Text to read:
....

The Federal Open Market Committee (FOMC) of the US Federal Reserve meet this week, here's a preview.
- The FOMC meets Tuesday and Wednesday (16 and 17 June 2015)
- Will release its statement at 2pm US eastern time on Wednesday
- That's 1800GMT 17 June 2015
- Federal Reserve Chair Janet Yellen will hold a press conference following the announcement, at 2:30pm eastern (1830GMT)
- At this meeting, FOMC members will release updated economic forecasts (the 'dots')
Just doing a bit of a catch up, here are 8 'what to expect's in brief:
BoA / Merrill Lynch
- "While a June Fed rate hike is very unlikely, the FOMC will keep open the option for liftoff in September
- The dot plot should still have 2 hikes this year and 4 next, even as the long-run dot drifts down to 3.5%, in our view
- Listen to Yellen's tone; she should sound upbeat on the outlook, but any signs of low inflation concerns would be notable."
BNP:
- "With dovish messages from the SEP and "dot plot", and more hawkish messages from the policy statement and press conference, we expect the overall message to be bearish
- The FOMC will likely signal that they are packed and ready to go, just waiting on the sidelines for the data to give them the green light for lift-off
- Yellen to lay the groundwork for a September rate hike at her press conference on Wednesday. Data this week are likely to support a September 'lift-off'"

....

Spatial reasoning dataset excerpts:
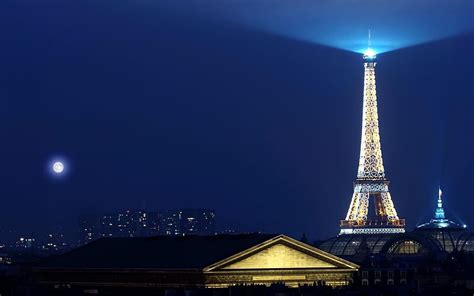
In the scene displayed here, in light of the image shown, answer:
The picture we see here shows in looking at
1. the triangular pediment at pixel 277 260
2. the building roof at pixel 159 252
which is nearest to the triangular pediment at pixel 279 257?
the triangular pediment at pixel 277 260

....

Required actions:
1. List every time of day that appears in the FOMC preview, writing each as it appears.
2. Extract from the FOMC preview the passage beginning at "- Will release" up to and including "2:30pm eastern (1830GMT)".
The data were drawn from a separate source.

Results of the tasks:
1. 2pm, 1800GMT, 2:30pm, 1830GMT

2.
- Will release its statement at 2pm US eastern time on Wednesday
- That's 1800GMT 17 June 2015
- Federal Reserve Chair Janet Yellen will hold a press conference following the announcement, at 2:30pm eastern (1830GMT)